保護犬猫の譲渡会の主催や、麻布大学への寄附講座設置、ペット防災イベントの開催なども行っていて、「住まいを起点にペットと人が安心して暮らせる社会」を本気で作ろうとしている姿勢が伝わってきます。

ペット市場は2024年度で約1兆9,108億円と拡大を続けています。住宅メーカーと小売大手がタッグを組んで「住」と「商」の両面からペット共生社会に取り組むこの動き、今後がとても楽しみです。

まとめ:「ちょっと待っててね」が安心に変わる時代へ

犬と暮らしていると、「一緒にお出かけしたい」と「でも連れていくと大変」の間で揺れることが日常茶飯事です。WanPodは、そんな私たち飼い主のモヤモヤに正面から向き合ってくれるサービスだと感じました。

エアコン付き・電子ロック・見守りカメラにマイク。おまけにリラックス音楽まで流れる愛犬専用の個室が、お出かけ先にある。今までありそうでなかったこのサービスが、ようやく形になったことが本当に嬉しいです。

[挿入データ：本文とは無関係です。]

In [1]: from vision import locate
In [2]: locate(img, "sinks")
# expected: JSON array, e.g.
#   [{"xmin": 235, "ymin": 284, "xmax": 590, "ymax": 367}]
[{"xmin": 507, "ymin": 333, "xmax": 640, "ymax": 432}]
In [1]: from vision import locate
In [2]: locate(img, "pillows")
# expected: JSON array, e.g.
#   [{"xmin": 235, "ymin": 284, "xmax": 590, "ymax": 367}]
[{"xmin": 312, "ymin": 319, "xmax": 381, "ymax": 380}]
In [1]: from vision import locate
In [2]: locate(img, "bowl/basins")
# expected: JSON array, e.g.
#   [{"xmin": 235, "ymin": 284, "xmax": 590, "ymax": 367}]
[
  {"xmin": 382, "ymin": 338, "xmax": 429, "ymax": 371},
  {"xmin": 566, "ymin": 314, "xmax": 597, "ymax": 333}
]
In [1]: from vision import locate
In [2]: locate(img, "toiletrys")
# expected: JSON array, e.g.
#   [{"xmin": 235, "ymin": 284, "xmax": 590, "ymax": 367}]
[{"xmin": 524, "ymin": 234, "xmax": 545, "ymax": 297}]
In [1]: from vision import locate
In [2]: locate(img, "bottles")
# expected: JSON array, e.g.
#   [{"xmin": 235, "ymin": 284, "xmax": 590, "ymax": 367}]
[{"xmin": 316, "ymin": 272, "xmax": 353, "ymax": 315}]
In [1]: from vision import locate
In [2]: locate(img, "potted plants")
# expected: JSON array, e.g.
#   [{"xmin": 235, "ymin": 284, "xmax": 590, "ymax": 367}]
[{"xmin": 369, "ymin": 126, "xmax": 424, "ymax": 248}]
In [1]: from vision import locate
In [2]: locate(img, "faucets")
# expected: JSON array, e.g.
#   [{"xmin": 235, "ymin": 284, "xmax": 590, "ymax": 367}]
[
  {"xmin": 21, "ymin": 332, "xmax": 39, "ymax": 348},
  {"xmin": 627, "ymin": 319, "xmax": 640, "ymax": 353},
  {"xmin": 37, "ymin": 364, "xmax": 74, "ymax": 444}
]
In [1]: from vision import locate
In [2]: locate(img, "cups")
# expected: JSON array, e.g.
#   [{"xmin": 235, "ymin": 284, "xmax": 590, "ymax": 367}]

2026年夏から関東エリアで30台に拡大されるとのこと。まだ使える場所は限られていますが、実証実験で満足度89%・リピート意向91%・事故ゼロという結果を出しているので、全国展開もそう遠くないはずです。

「犬がいるから行けない」が「犬と一緒だからもっと楽しい」に変わる日が、すぐそこまで来ているのかもしれません。お近くに設置されたら、ぜひ一度試してみてくださいね。